Start of Data listing

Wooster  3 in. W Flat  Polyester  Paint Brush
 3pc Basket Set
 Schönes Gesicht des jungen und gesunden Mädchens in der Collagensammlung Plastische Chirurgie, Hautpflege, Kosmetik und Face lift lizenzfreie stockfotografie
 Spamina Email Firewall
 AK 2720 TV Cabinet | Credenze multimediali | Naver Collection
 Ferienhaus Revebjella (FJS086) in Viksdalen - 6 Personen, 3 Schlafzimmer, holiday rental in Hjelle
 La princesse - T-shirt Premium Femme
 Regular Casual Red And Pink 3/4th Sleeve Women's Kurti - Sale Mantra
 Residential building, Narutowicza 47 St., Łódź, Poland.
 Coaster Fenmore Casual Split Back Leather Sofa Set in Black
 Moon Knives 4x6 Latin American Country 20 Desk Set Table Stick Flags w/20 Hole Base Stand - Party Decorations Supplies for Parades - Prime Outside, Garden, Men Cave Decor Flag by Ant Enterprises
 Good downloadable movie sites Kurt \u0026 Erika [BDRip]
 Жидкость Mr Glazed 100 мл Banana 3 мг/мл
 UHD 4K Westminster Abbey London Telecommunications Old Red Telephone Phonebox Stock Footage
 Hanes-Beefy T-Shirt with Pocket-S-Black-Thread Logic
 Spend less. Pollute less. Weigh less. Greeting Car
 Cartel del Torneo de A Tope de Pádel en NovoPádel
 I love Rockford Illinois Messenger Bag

End of Data listing

About this task: After identifying the lines above that contain "Casual", copy each one.

Your solution:
 Regular Casual Red And Pink 3/4th Sleeve Women's Kurti - Sale Mantra
 Coaster Fenmore Casual Split Back Leather Sofa Set in Black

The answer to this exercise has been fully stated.